Три коротких взмаха меча и Славомир лишился ушей и носа. Мишку снова скрутило, но желудок был пуст и он только часто задышал, пытаясь унять бунтующий организм.
— Не узнают тебя теперь пращуры, и нет у тебя ни лица, ни имени! — Торжественно возгласил дед. — Андрюха, режь ему подколенные жилы!
Немой чиркнул по ногам Славомира засапожником.
— Не перейдешь ты теперь через Калинов мост! — Продолжил речитативом Корней, словно произносил какое-то языческое заклятье.
— Корзень, будь ты прокл…
Кончик дедова меча, лязгнув об зубы, вошел Славомиру в рот, слова превратились в стон и бульканье.
— Не извергнешь более хулу и проклятье! Нет у тебя отныне ни голоса, ни облика, ни имени, ни пути! Михайла, тащи ЭТО конем в лес, там ему руки освободишь, пускай ползет!
Мишка, даже не пытаясь поймать какого-нибудь, оставшегося без всадника коня, выпряг из саней Рыжуху, привязал Славомира к упряжи за ноги и повел лошадь под уздцы к ближайшим деревьям. Проходя мимо, совершенно равнодушно глянул на убитого им лучника — на эмоции не осталось уже никаких сил. Так же равнодушно, зайдя за первые деревья освободил ноги мычащего мужика от привязи, перерезал стягивающий ему локти ремень, и побрел назад по кровавому следу.
«XII век… Права человека, гуманное обращение с пленными, высший приоритет человеческой жизни… Все умещается в одном месте — ножнах, висящих на поясе победителя. И какая-то высшая справедливость в этом есть, Славомир, ведь, пощады не просил, понимал, на что шел. Кто-то из великих поэтесс, помнится, написал:
Да полноте Вам, сэр Майкл, так ли вы рассуждали бы, в случае победы лесовиков? Сомнительно, ох сомнительно. И Славомир тоже хорош, какой командир обречет на смерть раненых подчиненных, ради удовлетворения личной мести? Дерьмо он был, а не командир! Люди ему доверились, а он…»
— Михайла, Михайла! Да очнись ты! Андрюха, кажись, перебрали мы, не в себе парень.
Мишка вдруг обнаружил, что стоит столбом напротив деда с Немым, держа Рыжуху под уздцы и совершенно не помнит, как он пришел сюда из леса.

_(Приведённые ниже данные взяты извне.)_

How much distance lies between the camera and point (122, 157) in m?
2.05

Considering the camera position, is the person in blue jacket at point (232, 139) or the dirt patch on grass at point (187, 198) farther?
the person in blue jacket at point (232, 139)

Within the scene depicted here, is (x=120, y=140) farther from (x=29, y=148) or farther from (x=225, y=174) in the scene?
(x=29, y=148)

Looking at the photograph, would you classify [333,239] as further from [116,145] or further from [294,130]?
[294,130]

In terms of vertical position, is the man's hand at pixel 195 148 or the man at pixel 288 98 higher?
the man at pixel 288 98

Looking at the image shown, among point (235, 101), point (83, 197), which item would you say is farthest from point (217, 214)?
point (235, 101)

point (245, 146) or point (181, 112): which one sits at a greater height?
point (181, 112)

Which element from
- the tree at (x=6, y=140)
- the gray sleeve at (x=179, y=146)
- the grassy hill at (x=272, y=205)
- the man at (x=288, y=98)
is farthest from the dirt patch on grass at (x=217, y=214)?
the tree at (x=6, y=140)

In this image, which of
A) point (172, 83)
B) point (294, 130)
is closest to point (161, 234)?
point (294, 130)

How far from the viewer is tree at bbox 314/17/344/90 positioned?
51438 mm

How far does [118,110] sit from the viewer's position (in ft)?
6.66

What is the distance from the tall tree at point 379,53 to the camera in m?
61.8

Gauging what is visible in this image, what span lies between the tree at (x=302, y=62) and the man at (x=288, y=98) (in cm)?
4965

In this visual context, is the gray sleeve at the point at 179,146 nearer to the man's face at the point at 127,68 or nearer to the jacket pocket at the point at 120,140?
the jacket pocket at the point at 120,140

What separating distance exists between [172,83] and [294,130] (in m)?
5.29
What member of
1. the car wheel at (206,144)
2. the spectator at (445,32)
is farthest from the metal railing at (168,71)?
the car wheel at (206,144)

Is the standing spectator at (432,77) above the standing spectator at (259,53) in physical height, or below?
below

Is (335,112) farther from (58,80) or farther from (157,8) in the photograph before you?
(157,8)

— Слышу я, деда, не бойся, не свихнусь. Андрею ногу перевязать надо, я мать позову.
— Не надо, перевязали уже. Теперь Настену надо ждать, у Андрюхи в ноге кончик жала обломился, плохо отковали, болотники косорукие. Настена вытащит, сами только расковыряем без толку. Ты это… Про Славомира — никому ин слова. Незачем Татьяне знать, что я отца ее… Понял?
— Понял, никому не скажу. — Пообещал Мишка.
— А если спросят: «За что казнили?» — Не успокаивался дед. — Скажешь, что за раненых дружинников.
— Угу, за злодейство.
— Верно. — Дед вытянул шею и оглядел обоз. — Там, у саней, кто-нибудь шевелится способен?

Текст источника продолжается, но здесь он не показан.